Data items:
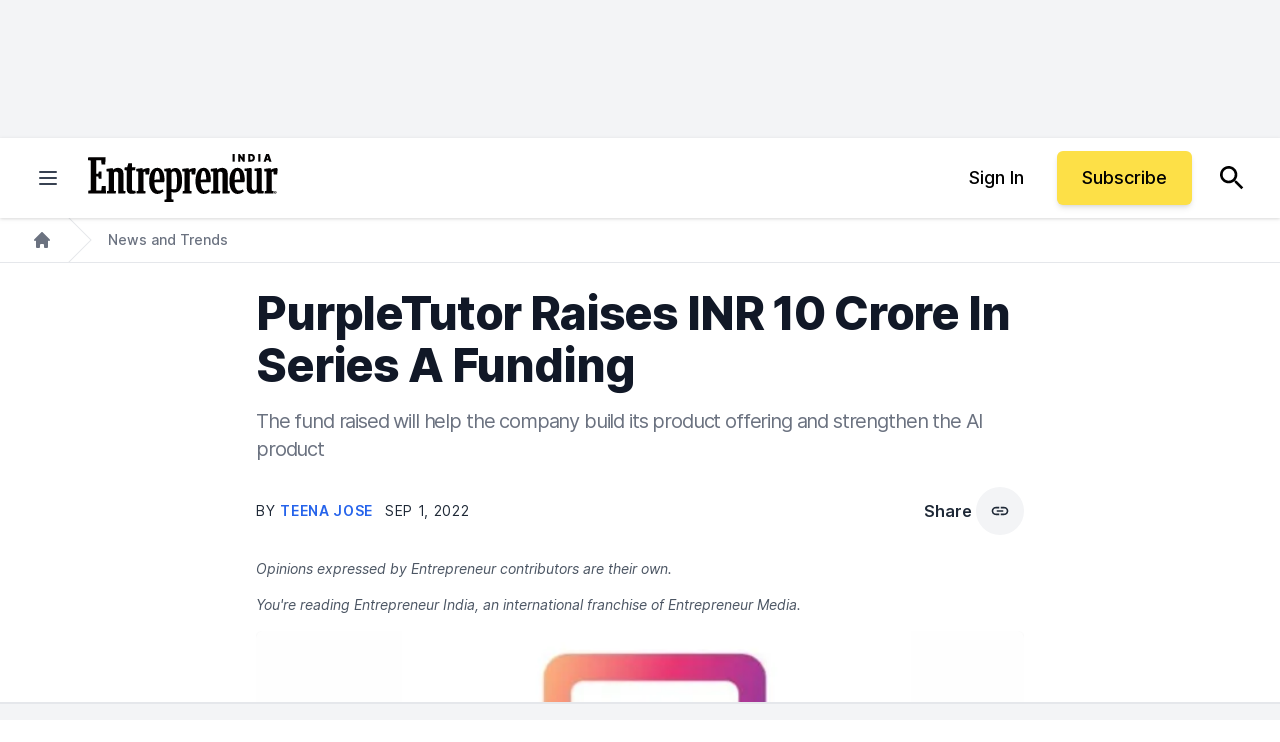

--- FILE ---
content_type: text/javascript;charset=utf-8
request_url: https://p1cluster.cxense.com/p1.js
body_size: 99
content:
cX.library.onP1('fk884jyqh53n3ab30dz93cv7');


--- FILE ---
content_type: text/javascript;charset=utf-8
request_url: https://id.cxense.com/public/user/id?json=%7B%22identities%22%3A%5B%7B%22type%22%3A%22ckp%22%2C%22id%22%3A%22mkxlp23qz9ktmcn0%22%7D%2C%7B%22type%22%3A%22lst%22%2C%22id%22%3A%22fk884jyqh53n3ab30dz93cv7%22%7D%2C%7B%22type%22%3A%22cst%22%2C%22id%22%3A%22fk884jyqh53n3ab30dz93cv7%22%7D%5D%7D&callback=cXJsonpCB1
body_size: 189
content:
/**/
cXJsonpCB1({"httpStatus":200,"response":{"userId":"cx:1m2axn50f2zyf3kj17vmndaknz:3bytohee6sae","newUser":true}})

• [THE PROBLEM]:
Could you retype all the entries exactly, skipping the pictures?

• [WORKED SOLUTION]:
--- FILE ---
content_type: text/javascript;charset=utf-8
request_url: https://p1cluster.cxense.com/p1.js
body_size: 99
content:
cX.library.onP1('fk884jyqh53n3ab30dz93cv7');


--- FILE ---
content_type: text/javascript;charset=utf-8
request_url: https://id.cxense.com/public/user/id?json=%7B%22identities%22%3A%5B%7B%22type%22%3A%22ckp%22%2C%22id%22%3A%22mkxlp23qz9ktmcn0%22%7D%2C%7B%22type%22%3A%22lst%22%2C%22id%22%3A%22fk884jyqh53n3ab30dz93cv7%22%7D%2C%7B%22type%22%3A%22cst%22%2C%22id%22%3A%22fk884jyqh53n3ab30dz93cv7%22%7D%5D%7D&callback=cXJsonpCB1
body_size: 189
content:
/**/
cXJsonpCB1({"httpStatus":200,"response":{"userId":"cx:1m2axn50f2zyf3kj17vmndaknz:3bytohee6sae","newUser":true}})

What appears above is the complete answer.